(Task description)
Reproduce every item below verbatim, leaving out the pictures.

(Extracted information)

..............................

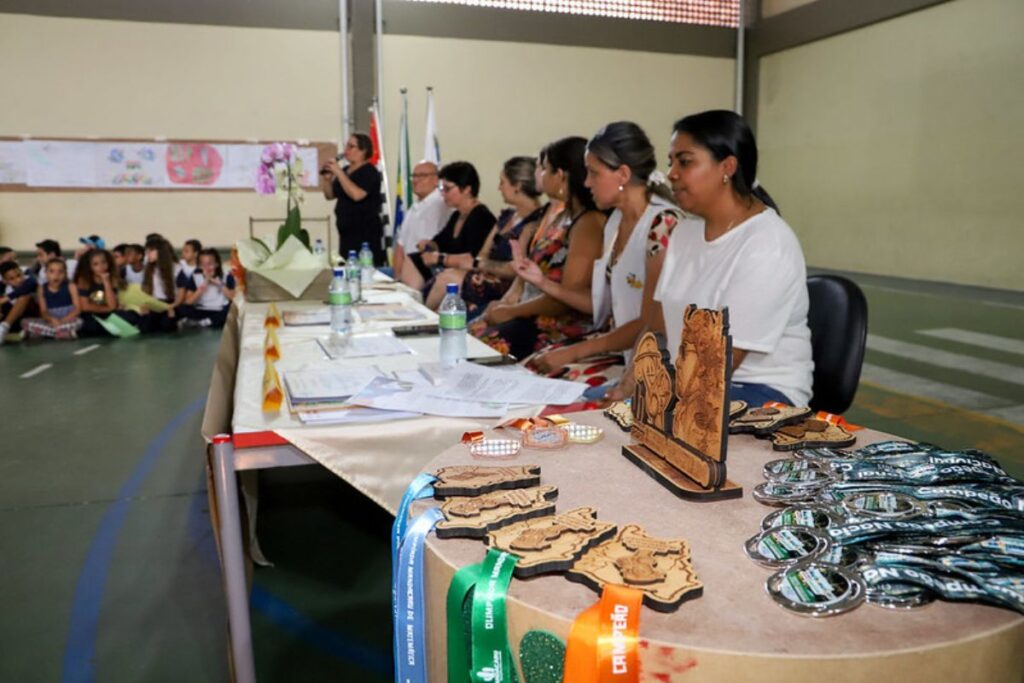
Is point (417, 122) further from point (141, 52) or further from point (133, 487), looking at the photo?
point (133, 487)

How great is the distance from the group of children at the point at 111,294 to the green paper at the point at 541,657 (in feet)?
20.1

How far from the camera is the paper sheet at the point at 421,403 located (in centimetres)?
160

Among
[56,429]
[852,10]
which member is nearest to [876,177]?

..............................

(Reply to the task)
Is point (417, 122) further from point (141, 52) or further from point (133, 487), looking at the photo?
point (133, 487)

How great is the distance from the group of children at the point at 111,294 to the green paper at the point at 541,657 (in feet)?
20.1

How far from the camera is the paper sheet at the point at 421,403 located (in centimetres)?
160

Among
[56,429]
[852,10]
which member is nearest to [876,177]?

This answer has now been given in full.